Kepala BRIN, Arif Satria, mengatakan pemerintah saat ini tengah mempersiapkan pembangunan bandar antariksa melalui kolaborasi dengan India. Menurutnya, proyek tersebut ditargetkan mulai memasuki tahap pembangunan pada 2027 setelah berbagai persiapan teknis dan administrasi diselesaikan.
“Memang kami sudah intensif melakukan pembicaraan dengan pihak India terkait dengan pembangunan bandar antariksa,” ujar Arif di Kompleks Istana Kepresidenan, Jakarta.
Selain pembangunan bandar antariksa, Indonesia juga menargetkan peluncuran satelit hasil karya BRIN pada awal Januari 2027 menggunakan fasilitas peluncuran milik India. Selama ini BRIN dan ISRO telah menjalin kerja sama dalam pemantauan satelit melalui fasilitas yang berada di Biak, sehingga kolaborasi kedua negara kini memasuki tahap yang lebih maju.
Arif menjelaskan, Biak dipilih sebagai salah satu calon lokasi bandar antariksa karena memiliki keunggulan geografis. Letaknya yang sangat dekat dengan garis khatulistiwa memungkinkan roket memperoleh tambahan kecepatan dari rotasi bumi, sehingga peluncuran menjadi lebih efisien dan mampu mengurangi kebutuhan bahan bakar.
Selain itu, wilayah Biak menghadap langsung ke Samudra Pasifik sehingga jalur peluncuran roket dinilai lebih aman. Infrastruktur dasar seperti pelabuhan dan bandara juga telah tersedia sehingga dapat mendukung distribusi komponen roket maupun logistik pembangunan fasilitas antariksa.
Pemerintah juga memastikan pembangunan bandar antariksa tidak hanya berorientasi pada pengembangan teknologi, tetapi juga memperhatikan aspek sosial. BRIN telah melakukan koordinasi dengan pemerintah daerah, tokoh masyarakat, dan masyarakat adat agar proyek tersebut dapat memberikan manfaat ekonomi sekaligus membuka peluang kerja bagi masyarakat setempat.
Meski demikian, besaran anggaran pembangunan belum ditetapkan.

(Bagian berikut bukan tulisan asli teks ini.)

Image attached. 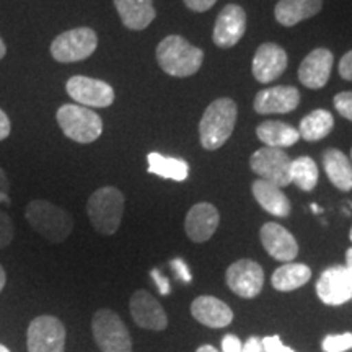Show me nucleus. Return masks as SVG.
I'll use <instances>...</instances> for the list:
<instances>
[{"label": "nucleus", "mask_w": 352, "mask_h": 352, "mask_svg": "<svg viewBox=\"0 0 352 352\" xmlns=\"http://www.w3.org/2000/svg\"><path fill=\"white\" fill-rule=\"evenodd\" d=\"M56 120L65 138L78 144L95 142L103 132L101 118L82 104H63L57 109Z\"/></svg>", "instance_id": "obj_5"}, {"label": "nucleus", "mask_w": 352, "mask_h": 352, "mask_svg": "<svg viewBox=\"0 0 352 352\" xmlns=\"http://www.w3.org/2000/svg\"><path fill=\"white\" fill-rule=\"evenodd\" d=\"M6 54H7V46H6V43H3V39L0 38V59H3Z\"/></svg>", "instance_id": "obj_45"}, {"label": "nucleus", "mask_w": 352, "mask_h": 352, "mask_svg": "<svg viewBox=\"0 0 352 352\" xmlns=\"http://www.w3.org/2000/svg\"><path fill=\"white\" fill-rule=\"evenodd\" d=\"M333 127V114L327 109H315V111L308 113L300 121L298 134H300V139H305L308 142H318V140L331 134Z\"/></svg>", "instance_id": "obj_28"}, {"label": "nucleus", "mask_w": 352, "mask_h": 352, "mask_svg": "<svg viewBox=\"0 0 352 352\" xmlns=\"http://www.w3.org/2000/svg\"><path fill=\"white\" fill-rule=\"evenodd\" d=\"M252 192L258 204L261 206L267 214L280 219H285L290 215L292 206H290L289 197L280 191V188L264 182V179H256V182L252 184Z\"/></svg>", "instance_id": "obj_23"}, {"label": "nucleus", "mask_w": 352, "mask_h": 352, "mask_svg": "<svg viewBox=\"0 0 352 352\" xmlns=\"http://www.w3.org/2000/svg\"><path fill=\"white\" fill-rule=\"evenodd\" d=\"M69 96L85 108H108L114 103L113 87L109 83L85 76L70 77L65 83Z\"/></svg>", "instance_id": "obj_10"}, {"label": "nucleus", "mask_w": 352, "mask_h": 352, "mask_svg": "<svg viewBox=\"0 0 352 352\" xmlns=\"http://www.w3.org/2000/svg\"><path fill=\"white\" fill-rule=\"evenodd\" d=\"M239 109L232 98H217L206 108L199 122V138L206 151H217L230 139Z\"/></svg>", "instance_id": "obj_2"}, {"label": "nucleus", "mask_w": 352, "mask_h": 352, "mask_svg": "<svg viewBox=\"0 0 352 352\" xmlns=\"http://www.w3.org/2000/svg\"><path fill=\"white\" fill-rule=\"evenodd\" d=\"M263 346H264V351L266 352H296L292 351L290 347H287L284 344L283 341H280V338L274 334V336H266L263 340Z\"/></svg>", "instance_id": "obj_33"}, {"label": "nucleus", "mask_w": 352, "mask_h": 352, "mask_svg": "<svg viewBox=\"0 0 352 352\" xmlns=\"http://www.w3.org/2000/svg\"><path fill=\"white\" fill-rule=\"evenodd\" d=\"M226 280L228 289L241 298H254L261 294L264 271L261 264L253 259H239L227 270Z\"/></svg>", "instance_id": "obj_11"}, {"label": "nucleus", "mask_w": 352, "mask_h": 352, "mask_svg": "<svg viewBox=\"0 0 352 352\" xmlns=\"http://www.w3.org/2000/svg\"><path fill=\"white\" fill-rule=\"evenodd\" d=\"M157 63L171 77H191L201 69L204 52L179 34L162 39L155 51Z\"/></svg>", "instance_id": "obj_1"}, {"label": "nucleus", "mask_w": 352, "mask_h": 352, "mask_svg": "<svg viewBox=\"0 0 352 352\" xmlns=\"http://www.w3.org/2000/svg\"><path fill=\"white\" fill-rule=\"evenodd\" d=\"M241 352H266L263 346V340L258 336H252L248 341L243 344V349Z\"/></svg>", "instance_id": "obj_41"}, {"label": "nucleus", "mask_w": 352, "mask_h": 352, "mask_svg": "<svg viewBox=\"0 0 352 352\" xmlns=\"http://www.w3.org/2000/svg\"><path fill=\"white\" fill-rule=\"evenodd\" d=\"M290 157L283 148L261 147L250 158V166L259 179L274 184L277 188H285L290 184Z\"/></svg>", "instance_id": "obj_9"}, {"label": "nucleus", "mask_w": 352, "mask_h": 352, "mask_svg": "<svg viewBox=\"0 0 352 352\" xmlns=\"http://www.w3.org/2000/svg\"><path fill=\"white\" fill-rule=\"evenodd\" d=\"M6 283H7V274H6V270H3L2 264H0V292H2L3 287H6Z\"/></svg>", "instance_id": "obj_42"}, {"label": "nucleus", "mask_w": 352, "mask_h": 352, "mask_svg": "<svg viewBox=\"0 0 352 352\" xmlns=\"http://www.w3.org/2000/svg\"><path fill=\"white\" fill-rule=\"evenodd\" d=\"M151 276H152L153 283H155V285H157L158 292H160V296H168L170 290H171V287H170V280L166 279V277H165L164 274H162V272L158 271V270H152Z\"/></svg>", "instance_id": "obj_35"}, {"label": "nucleus", "mask_w": 352, "mask_h": 352, "mask_svg": "<svg viewBox=\"0 0 352 352\" xmlns=\"http://www.w3.org/2000/svg\"><path fill=\"white\" fill-rule=\"evenodd\" d=\"M0 352H10V351H8V347H6L3 344H0Z\"/></svg>", "instance_id": "obj_47"}, {"label": "nucleus", "mask_w": 352, "mask_h": 352, "mask_svg": "<svg viewBox=\"0 0 352 352\" xmlns=\"http://www.w3.org/2000/svg\"><path fill=\"white\" fill-rule=\"evenodd\" d=\"M91 331L101 352H132L129 329L116 311L100 308L91 320Z\"/></svg>", "instance_id": "obj_6"}, {"label": "nucleus", "mask_w": 352, "mask_h": 352, "mask_svg": "<svg viewBox=\"0 0 352 352\" xmlns=\"http://www.w3.org/2000/svg\"><path fill=\"white\" fill-rule=\"evenodd\" d=\"M246 32V12L236 3H228L215 19L212 41L217 47L228 50L239 44Z\"/></svg>", "instance_id": "obj_13"}, {"label": "nucleus", "mask_w": 352, "mask_h": 352, "mask_svg": "<svg viewBox=\"0 0 352 352\" xmlns=\"http://www.w3.org/2000/svg\"><path fill=\"white\" fill-rule=\"evenodd\" d=\"M316 296L331 307L352 300V272L346 266H331L324 270L316 283Z\"/></svg>", "instance_id": "obj_12"}, {"label": "nucleus", "mask_w": 352, "mask_h": 352, "mask_svg": "<svg viewBox=\"0 0 352 352\" xmlns=\"http://www.w3.org/2000/svg\"><path fill=\"white\" fill-rule=\"evenodd\" d=\"M334 57L327 47H316L302 60L298 67V80L303 87L311 90H320L327 85L331 77Z\"/></svg>", "instance_id": "obj_18"}, {"label": "nucleus", "mask_w": 352, "mask_h": 352, "mask_svg": "<svg viewBox=\"0 0 352 352\" xmlns=\"http://www.w3.org/2000/svg\"><path fill=\"white\" fill-rule=\"evenodd\" d=\"M196 352H220V351H217V349H215V347H214V346L204 344V346L197 347V351H196Z\"/></svg>", "instance_id": "obj_44"}, {"label": "nucleus", "mask_w": 352, "mask_h": 352, "mask_svg": "<svg viewBox=\"0 0 352 352\" xmlns=\"http://www.w3.org/2000/svg\"><path fill=\"white\" fill-rule=\"evenodd\" d=\"M323 0H279L274 7V16L283 26H296L303 20L318 15Z\"/></svg>", "instance_id": "obj_22"}, {"label": "nucleus", "mask_w": 352, "mask_h": 352, "mask_svg": "<svg viewBox=\"0 0 352 352\" xmlns=\"http://www.w3.org/2000/svg\"><path fill=\"white\" fill-rule=\"evenodd\" d=\"M25 217L30 226L51 243H63L74 230L72 215L50 201H32L26 206Z\"/></svg>", "instance_id": "obj_3"}, {"label": "nucleus", "mask_w": 352, "mask_h": 352, "mask_svg": "<svg viewBox=\"0 0 352 352\" xmlns=\"http://www.w3.org/2000/svg\"><path fill=\"white\" fill-rule=\"evenodd\" d=\"M351 158H352V151H351Z\"/></svg>", "instance_id": "obj_49"}, {"label": "nucleus", "mask_w": 352, "mask_h": 352, "mask_svg": "<svg viewBox=\"0 0 352 352\" xmlns=\"http://www.w3.org/2000/svg\"><path fill=\"white\" fill-rule=\"evenodd\" d=\"M258 139L264 144V147L285 148L297 144L300 139L298 129L283 121H264L256 127Z\"/></svg>", "instance_id": "obj_25"}, {"label": "nucleus", "mask_w": 352, "mask_h": 352, "mask_svg": "<svg viewBox=\"0 0 352 352\" xmlns=\"http://www.w3.org/2000/svg\"><path fill=\"white\" fill-rule=\"evenodd\" d=\"M287 52L276 43H264L253 57V76L259 83H271L287 69Z\"/></svg>", "instance_id": "obj_15"}, {"label": "nucleus", "mask_w": 352, "mask_h": 352, "mask_svg": "<svg viewBox=\"0 0 352 352\" xmlns=\"http://www.w3.org/2000/svg\"><path fill=\"white\" fill-rule=\"evenodd\" d=\"M96 46H98L96 33L91 28L80 26L60 33L51 44V56L57 63L63 64L80 63L94 54Z\"/></svg>", "instance_id": "obj_7"}, {"label": "nucleus", "mask_w": 352, "mask_h": 352, "mask_svg": "<svg viewBox=\"0 0 352 352\" xmlns=\"http://www.w3.org/2000/svg\"><path fill=\"white\" fill-rule=\"evenodd\" d=\"M131 315L138 327L151 331H164L168 327V318L160 302L147 290H138L129 300Z\"/></svg>", "instance_id": "obj_14"}, {"label": "nucleus", "mask_w": 352, "mask_h": 352, "mask_svg": "<svg viewBox=\"0 0 352 352\" xmlns=\"http://www.w3.org/2000/svg\"><path fill=\"white\" fill-rule=\"evenodd\" d=\"M13 236H15V228L10 215L0 210V250L7 248L13 241Z\"/></svg>", "instance_id": "obj_31"}, {"label": "nucleus", "mask_w": 352, "mask_h": 352, "mask_svg": "<svg viewBox=\"0 0 352 352\" xmlns=\"http://www.w3.org/2000/svg\"><path fill=\"white\" fill-rule=\"evenodd\" d=\"M87 214L90 223L101 235H114L124 214V195L114 186H103L88 197Z\"/></svg>", "instance_id": "obj_4"}, {"label": "nucleus", "mask_w": 352, "mask_h": 352, "mask_svg": "<svg viewBox=\"0 0 352 352\" xmlns=\"http://www.w3.org/2000/svg\"><path fill=\"white\" fill-rule=\"evenodd\" d=\"M191 315L196 321L209 328H226L233 320L232 308L212 296L195 298L191 303Z\"/></svg>", "instance_id": "obj_20"}, {"label": "nucleus", "mask_w": 352, "mask_h": 352, "mask_svg": "<svg viewBox=\"0 0 352 352\" xmlns=\"http://www.w3.org/2000/svg\"><path fill=\"white\" fill-rule=\"evenodd\" d=\"M311 279V270L302 263H285L272 272L271 284L279 292H290L300 289Z\"/></svg>", "instance_id": "obj_26"}, {"label": "nucleus", "mask_w": 352, "mask_h": 352, "mask_svg": "<svg viewBox=\"0 0 352 352\" xmlns=\"http://www.w3.org/2000/svg\"><path fill=\"white\" fill-rule=\"evenodd\" d=\"M259 239L267 254L277 261L292 263L298 254V243L287 228L276 222L264 223L259 230Z\"/></svg>", "instance_id": "obj_17"}, {"label": "nucleus", "mask_w": 352, "mask_h": 352, "mask_svg": "<svg viewBox=\"0 0 352 352\" xmlns=\"http://www.w3.org/2000/svg\"><path fill=\"white\" fill-rule=\"evenodd\" d=\"M290 183L302 191H314L318 184V166L310 157H298L290 162Z\"/></svg>", "instance_id": "obj_29"}, {"label": "nucleus", "mask_w": 352, "mask_h": 352, "mask_svg": "<svg viewBox=\"0 0 352 352\" xmlns=\"http://www.w3.org/2000/svg\"><path fill=\"white\" fill-rule=\"evenodd\" d=\"M340 76L344 78V80L352 82V50L346 52L340 60Z\"/></svg>", "instance_id": "obj_38"}, {"label": "nucleus", "mask_w": 352, "mask_h": 352, "mask_svg": "<svg viewBox=\"0 0 352 352\" xmlns=\"http://www.w3.org/2000/svg\"><path fill=\"white\" fill-rule=\"evenodd\" d=\"M148 173L160 176L164 179H173V182H184L188 179L189 165L183 158L165 157L158 152H151L147 155Z\"/></svg>", "instance_id": "obj_27"}, {"label": "nucleus", "mask_w": 352, "mask_h": 352, "mask_svg": "<svg viewBox=\"0 0 352 352\" xmlns=\"http://www.w3.org/2000/svg\"><path fill=\"white\" fill-rule=\"evenodd\" d=\"M300 104V91L292 85L264 88L254 96L253 108L258 114H287Z\"/></svg>", "instance_id": "obj_16"}, {"label": "nucleus", "mask_w": 352, "mask_h": 352, "mask_svg": "<svg viewBox=\"0 0 352 352\" xmlns=\"http://www.w3.org/2000/svg\"><path fill=\"white\" fill-rule=\"evenodd\" d=\"M349 239H351V241H352V227H351V232H349Z\"/></svg>", "instance_id": "obj_48"}, {"label": "nucleus", "mask_w": 352, "mask_h": 352, "mask_svg": "<svg viewBox=\"0 0 352 352\" xmlns=\"http://www.w3.org/2000/svg\"><path fill=\"white\" fill-rule=\"evenodd\" d=\"M220 222V214L215 206L210 202H199L195 204L184 219V230L189 240L195 243H204L217 230Z\"/></svg>", "instance_id": "obj_19"}, {"label": "nucleus", "mask_w": 352, "mask_h": 352, "mask_svg": "<svg viewBox=\"0 0 352 352\" xmlns=\"http://www.w3.org/2000/svg\"><path fill=\"white\" fill-rule=\"evenodd\" d=\"M334 108L342 118L352 121V91H341L334 96Z\"/></svg>", "instance_id": "obj_32"}, {"label": "nucleus", "mask_w": 352, "mask_h": 352, "mask_svg": "<svg viewBox=\"0 0 352 352\" xmlns=\"http://www.w3.org/2000/svg\"><path fill=\"white\" fill-rule=\"evenodd\" d=\"M28 352H64L65 327L59 318L41 315L30 323L26 331Z\"/></svg>", "instance_id": "obj_8"}, {"label": "nucleus", "mask_w": 352, "mask_h": 352, "mask_svg": "<svg viewBox=\"0 0 352 352\" xmlns=\"http://www.w3.org/2000/svg\"><path fill=\"white\" fill-rule=\"evenodd\" d=\"M243 344L235 334H226L222 340V352H241Z\"/></svg>", "instance_id": "obj_37"}, {"label": "nucleus", "mask_w": 352, "mask_h": 352, "mask_svg": "<svg viewBox=\"0 0 352 352\" xmlns=\"http://www.w3.org/2000/svg\"><path fill=\"white\" fill-rule=\"evenodd\" d=\"M310 208H311V210H314V212H315V214H320V212H321V209H320V208H318V206H316V204H311V206H310Z\"/></svg>", "instance_id": "obj_46"}, {"label": "nucleus", "mask_w": 352, "mask_h": 352, "mask_svg": "<svg viewBox=\"0 0 352 352\" xmlns=\"http://www.w3.org/2000/svg\"><path fill=\"white\" fill-rule=\"evenodd\" d=\"M346 267L352 272V246L346 252Z\"/></svg>", "instance_id": "obj_43"}, {"label": "nucleus", "mask_w": 352, "mask_h": 352, "mask_svg": "<svg viewBox=\"0 0 352 352\" xmlns=\"http://www.w3.org/2000/svg\"><path fill=\"white\" fill-rule=\"evenodd\" d=\"M113 2L122 25L134 32H142L157 16L153 0H113Z\"/></svg>", "instance_id": "obj_21"}, {"label": "nucleus", "mask_w": 352, "mask_h": 352, "mask_svg": "<svg viewBox=\"0 0 352 352\" xmlns=\"http://www.w3.org/2000/svg\"><path fill=\"white\" fill-rule=\"evenodd\" d=\"M183 2L189 10L202 13V12H208L209 8H212L217 0H183Z\"/></svg>", "instance_id": "obj_36"}, {"label": "nucleus", "mask_w": 352, "mask_h": 352, "mask_svg": "<svg viewBox=\"0 0 352 352\" xmlns=\"http://www.w3.org/2000/svg\"><path fill=\"white\" fill-rule=\"evenodd\" d=\"M10 131H12V122L8 120L7 113L0 109V142L6 140L8 135H10Z\"/></svg>", "instance_id": "obj_40"}, {"label": "nucleus", "mask_w": 352, "mask_h": 352, "mask_svg": "<svg viewBox=\"0 0 352 352\" xmlns=\"http://www.w3.org/2000/svg\"><path fill=\"white\" fill-rule=\"evenodd\" d=\"M323 352H346L352 349V333L329 334L321 342Z\"/></svg>", "instance_id": "obj_30"}, {"label": "nucleus", "mask_w": 352, "mask_h": 352, "mask_svg": "<svg viewBox=\"0 0 352 352\" xmlns=\"http://www.w3.org/2000/svg\"><path fill=\"white\" fill-rule=\"evenodd\" d=\"M170 264H171V267H173L176 277H178L179 280H183V283H186V284L191 283L192 276H191V272H189L186 261H183L182 258H175Z\"/></svg>", "instance_id": "obj_34"}, {"label": "nucleus", "mask_w": 352, "mask_h": 352, "mask_svg": "<svg viewBox=\"0 0 352 352\" xmlns=\"http://www.w3.org/2000/svg\"><path fill=\"white\" fill-rule=\"evenodd\" d=\"M323 168L334 188L340 191H351L352 164L344 152L338 148H327L323 153Z\"/></svg>", "instance_id": "obj_24"}, {"label": "nucleus", "mask_w": 352, "mask_h": 352, "mask_svg": "<svg viewBox=\"0 0 352 352\" xmlns=\"http://www.w3.org/2000/svg\"><path fill=\"white\" fill-rule=\"evenodd\" d=\"M8 189H10V182H8V176L6 171L0 168V202L3 204H10V196H8Z\"/></svg>", "instance_id": "obj_39"}]
</instances>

Saat ini pemerintah masih menyusun masterplan sebagai dasar pelaksanaan proyek, termasuk menghitung kebutuhan investasi, model pendanaan, serta peluang keterlibatan mitra strategis dari dalam maupun luar negeri. Setelah dokumen tersebut rampung, nilai investasi pembangunan bandar antariksa akan ditetapkan.
Rencana pembangunan bandar antariksa di Biak menjadi bagian dari upaya Indonesia memperkuat kemandirian teknologi antariksa. Kehadiran fasilitas tersebut diharapkan mampu mendukung peluncuran satelit nasional, meningkatkan kapasitas riset dan inovasi, serta membuka peluang Indonesia menjadi salah satu pusat layanan peluncuran satelit di kawasan Asia Pasifik pada masa mendatang.